HYPNO NEWS

Thursday, April 21, 2016

Siswa Tak Boleh Bermimpi, Benarkah?



Belum lama ini, salah seorang orangtua murid mengadu kepada saya. “Mas, saya mulai gelisah nih. Anak saya mendapat informasi yang kurang pas dari gurunya. Gurunya bilang, hidup tidak boleh berlebihan. Cukup seadanya saja, karena pada akhirnya nanti harta tidak ada yang dibawa mati. Kalau mati yang dibawa hanya selembar kain kafan,” ujar ibu tersebut sekaligus menirukan penjelasan guru, seperti yang disampaikan anaknya.

Loh, rasa-rasanya, tidak ada yang salah kok dari penjelasan guru itu. Lalu apa masalahnya?


“Masalahnya, anak saya cara menerimanya beda. Anak-anak kan semestinya dimotivasi, agar punya mimpi dan bisa meraih masa depannya. Lah gara-gara gurunya ngomong begitu, sekarang kalau diajak belajar dia protes. Katanya, untuk apa belajar, toh nanti juga mati. Kata guru ngga usah hidup kaya raya, jadi ya begini aja bu, apa adanya,” ujarnya lagi menirukan penjelasan anaknya.

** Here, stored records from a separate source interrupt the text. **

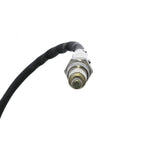 PAI INDUSTRIES ­-­ 050766 ­-­ NOX SENSOR REPLACES CUMMINS 4326862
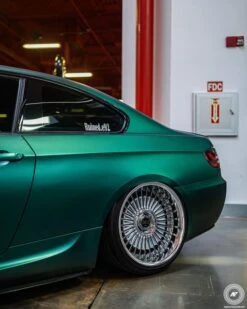 Tahitian Green Peelable Car Kit -Dip Your Cars 290161770 7608624172541940 8252814357766153653 n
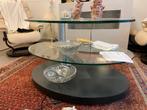Salontafel rolf benz, Ophalen, Zo goed als nieuw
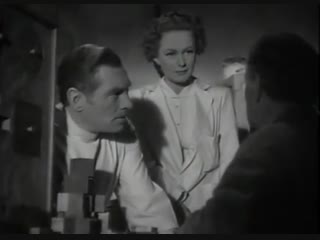 shining victory (1941)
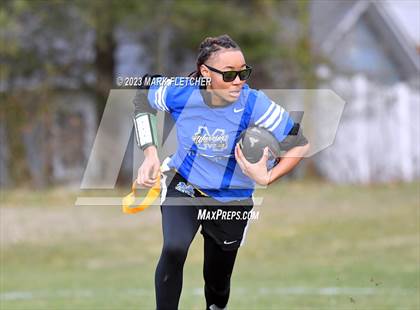 Thumbnail 2 in Mastery @ Willingboro photogallery.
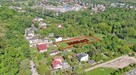 Działka budowlana w centrum Będzina – obok Zamku - 10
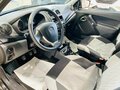 2022 Lada (ВАЗ) Granta Euro-2 I Рестайлинг, чёрный, 659000 рублей - вид 8
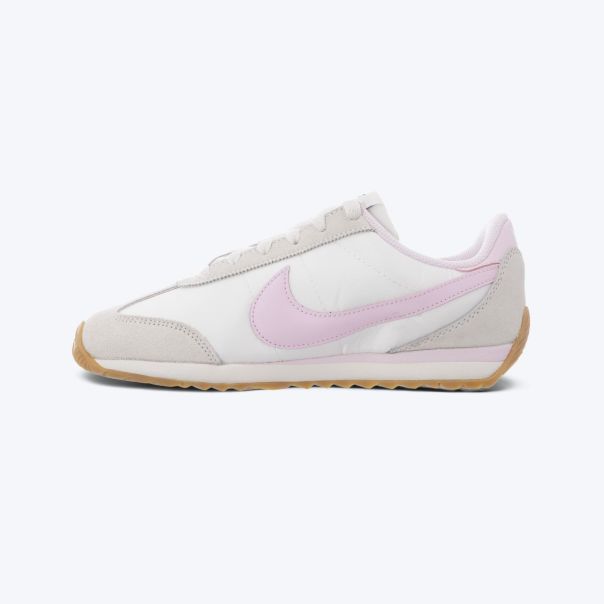 NIKE Patike pacific GG - IH7378-101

Nah, mendengar penjelasan ini, rasa-rasanya wajar kalau orangtua kemudian gelisah. Mau protes ke gurunya, dia khawatir akan berdampak kembali kepada anaknya ketika di sekolah. Jadilah dia harus memberikan penjelasan ulang lebih detail.

Sahabat, izinkan saya meninjau kisah di atas dari sisi teknologi pikiran. Saya tidak akan mengupas terlalu jauh dulu dari sisi agama, karena memang saya bukan ulama.

Begini, guru adalah figur otoritas bagi anak-anak. Maka, apa pun yang disampaikan guru, akan diterima oleh anak-anak, tanpa penolakan sama sekali. Kenapa? Karena pikiran bawah sadar anak-anak memang masih sangat mudah ditembus. Benteng pertahanan alias critical factor-nya sangat mudah dibobol oleh figur otoritas yang ia kagumi.

Persoalannya adalah, usia anak-anak belum mampu mencerna sebuah pesan atau informasi secara gamblang. Dia hanya mencerna apa yang disampaikan guru apa adanya, tanpa ada pemikiran mendalam lagi.

Untuk itu, akan lebih bijak jika penjelasan mengenal hal-hal seperti contoh di atas, disampaikan lebih tepat untuk usianya. Bahwa semua orang di dunia pasti mati, itu sudah jelas, tidak terbantahkan. Namun, bahwa anak-anak adalah usia yang membutuhkan motivasi untuk tumbuh kembangnya, juga jangan pula diabaikan begitu saja.

Tentu, apa yang saya sampaikan ini juga masih bisa diperdebatkan. Bisa diterima, bisa juga tidak. Lagi-lagi, saya hanya melihat dari perspektif teknologi pikiran. Sebab, apa jadinya generasi anak-anak sekarang, jika tidak memiliki mimpi di masa depannya?

Bukankah dalam panggilan azan saja Sang Maha Pencipta sudah memberikan sinyal kepada umatnya. “Marilah Sholat”, diikuti dengan “Marilah Menuju Kebahagiaan”, yang bisa diterjemahkan menjadi “Marilah Menuju Kejayaan atau Kesuksesan”.  Artinya, meraih sukses juga dibenarkan dan disarankan.

Begitu pula di Alquran di setiap ayat yang berbunyi “Dirikan Sholat”, umumnya diikuti dengan lanjutannya “Bayarlah Zakat”. Nah, untuk bisa membayar zakat, tentu adalah mereka yang mampu secara materi, secara finansial.

Ini sekaligus menjadi konfirmasi, Sang Maha Pengasih memang mengajak umatnya untuk bisa berusaha meraih keberhasilan di dunia, lebih-lebih nanti di akhirat. Tentu tidak berlebihan jika contoh kasus di atas bisa dijadikan bahan renungan dan bisa diambil hikmahnya.

Apa pun hikmah yang diambil, baik positif maupun negatif, sangat bergantung pada sudut pandang masing-masing. Saya tidak ada hak untuk membenarkan atau menyalahkan. Sebab setiap orang, tentu memiliki penilaian masing-masing. Boleh jadi, apa yang saya sampaikan ini pun, salah menurut orang lain.